From fish ponds to farmhouses, dovecotes to duck decoys, we care for a wide variety of agricultural buildings and features.
They reflect historical changes in agricultural technology and farming practice, the agricultural base of the country house estate, and the historical link between subsistence, field sports and the traditions of the countryside.
Duck decoy
You can see a rare example of a fully working 17th-century decoy at Boarstall Duck Decoy in Buckinghamshire.
Dovecotes
The stone dovecote at Willington Dovecote & Stables in Bedfordshire holds nesting boxes for over 1500 pigeons. Kinwarton Dovecote in Warwickshire dates from the 14th century and still houses doves.
Half-timbered Hawford Dovecote in Worcestershire is the surviving building of a monastic grange. Also in Worcestershire, Wichenford Dovecote dates from the 17th-century and is black-and-white half-timbered. An interesting octagonal dovecote, with doves, can be found at Felbrigg Hall in Norfolk.
Farms
Wimpole Home Farm in Cambridgeshire, built in 1794 at Wimpole Hall, houses a range of rare animal breeds.
The small and charming estate of Llanerchaeron, Ceredigion, including its farm buildings and granary, has survived virtually unchanged since the late 18th century.
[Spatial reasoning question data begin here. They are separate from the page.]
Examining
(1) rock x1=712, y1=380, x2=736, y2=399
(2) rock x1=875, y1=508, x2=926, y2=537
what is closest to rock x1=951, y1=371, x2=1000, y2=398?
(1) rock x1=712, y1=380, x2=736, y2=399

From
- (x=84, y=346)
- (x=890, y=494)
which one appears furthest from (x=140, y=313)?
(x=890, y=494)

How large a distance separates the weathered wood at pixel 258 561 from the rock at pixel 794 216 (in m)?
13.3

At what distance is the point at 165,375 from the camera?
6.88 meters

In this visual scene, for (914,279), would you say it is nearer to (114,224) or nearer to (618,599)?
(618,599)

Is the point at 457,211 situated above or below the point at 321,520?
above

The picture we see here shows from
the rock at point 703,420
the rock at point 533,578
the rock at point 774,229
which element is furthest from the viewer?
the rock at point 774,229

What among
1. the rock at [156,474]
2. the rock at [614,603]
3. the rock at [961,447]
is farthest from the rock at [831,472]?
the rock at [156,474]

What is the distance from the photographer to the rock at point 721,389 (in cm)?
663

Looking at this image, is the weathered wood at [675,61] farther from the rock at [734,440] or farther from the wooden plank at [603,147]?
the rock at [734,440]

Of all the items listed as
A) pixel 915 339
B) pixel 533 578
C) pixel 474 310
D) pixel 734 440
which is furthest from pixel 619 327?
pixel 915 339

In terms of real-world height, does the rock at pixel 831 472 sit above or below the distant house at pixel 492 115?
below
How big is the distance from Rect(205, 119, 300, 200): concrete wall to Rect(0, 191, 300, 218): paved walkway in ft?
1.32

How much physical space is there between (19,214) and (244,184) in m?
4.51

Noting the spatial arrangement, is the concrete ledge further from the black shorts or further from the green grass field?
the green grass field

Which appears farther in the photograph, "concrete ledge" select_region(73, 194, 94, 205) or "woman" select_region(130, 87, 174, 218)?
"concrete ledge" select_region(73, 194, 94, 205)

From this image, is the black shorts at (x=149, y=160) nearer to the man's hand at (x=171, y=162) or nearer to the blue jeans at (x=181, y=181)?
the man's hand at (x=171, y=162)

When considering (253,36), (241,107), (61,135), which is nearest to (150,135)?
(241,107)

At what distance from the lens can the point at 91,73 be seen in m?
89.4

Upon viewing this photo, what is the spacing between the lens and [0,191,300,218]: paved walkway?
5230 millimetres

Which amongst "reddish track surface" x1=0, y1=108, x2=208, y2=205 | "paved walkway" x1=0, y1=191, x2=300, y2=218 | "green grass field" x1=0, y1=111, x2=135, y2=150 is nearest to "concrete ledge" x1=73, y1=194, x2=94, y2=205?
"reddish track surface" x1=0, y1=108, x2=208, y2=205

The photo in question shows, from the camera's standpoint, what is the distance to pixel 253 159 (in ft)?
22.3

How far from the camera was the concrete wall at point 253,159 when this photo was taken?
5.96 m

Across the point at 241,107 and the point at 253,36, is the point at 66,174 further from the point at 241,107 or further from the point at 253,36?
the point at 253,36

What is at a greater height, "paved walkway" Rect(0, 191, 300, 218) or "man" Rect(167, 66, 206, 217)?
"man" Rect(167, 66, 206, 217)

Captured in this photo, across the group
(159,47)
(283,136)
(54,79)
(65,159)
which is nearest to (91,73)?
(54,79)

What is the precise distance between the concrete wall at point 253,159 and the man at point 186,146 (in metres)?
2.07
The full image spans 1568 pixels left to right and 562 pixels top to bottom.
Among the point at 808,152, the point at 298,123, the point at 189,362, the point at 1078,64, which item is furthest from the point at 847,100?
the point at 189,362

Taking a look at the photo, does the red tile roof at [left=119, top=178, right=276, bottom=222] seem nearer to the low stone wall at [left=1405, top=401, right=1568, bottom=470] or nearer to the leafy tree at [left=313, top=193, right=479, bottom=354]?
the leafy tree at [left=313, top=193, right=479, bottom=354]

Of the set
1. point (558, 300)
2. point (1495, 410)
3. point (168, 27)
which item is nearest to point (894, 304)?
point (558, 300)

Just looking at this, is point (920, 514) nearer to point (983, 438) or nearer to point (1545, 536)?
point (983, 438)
At Tatton Park in Cheshire there is a working 1930s farm. The Park Farm at Shugborough in Staffordshire has a rare breeds centre and working corn-mill.
The grounds at Sunnycroft in Shropshire amount to a ‘mini-farm’, with pigsties, stables, kitchen garden and orchards.
Barns
One of the largest barns in the country, Middle Littleton Tithe Barn in Worcestershire dates from the 13th century. Other 13th-century survivors are the monastic Coggeshall Grange Barn in Essex and Great Coxwell Barn in Oxfordshire.
Fifteenth-century Ashleworth Tithe Barn stands on the banks of the River Severn. West Pennard Court Barn in Somerset also dates from the 15th century. Fourteenth-century Bredon Barn in Worcestershire, built of Cotswold stone, was once a threshing barn. There is a magnificent monastic barn at Buckland Abbey in Devon.
Other National Trust places where you can see agricultural architecture:
Antony (dovecote) and Cotehele Mill in Cornwall. Lower Brockhampton in Herefordshire. Speke Hall in Liverpool. Cherryburn in Northumberland. Avebury and Lacock Village in Wiltshire. Braithwaite Hall, East Riddlesden Hall (Great Barn), Malham Tarn Estate and Upper Wharfedale in Yorkshire. Ardress House in County Armagh. Aberdeunant in Carmarthenshire. Ty’n-y-coed Uchaf in Conwy.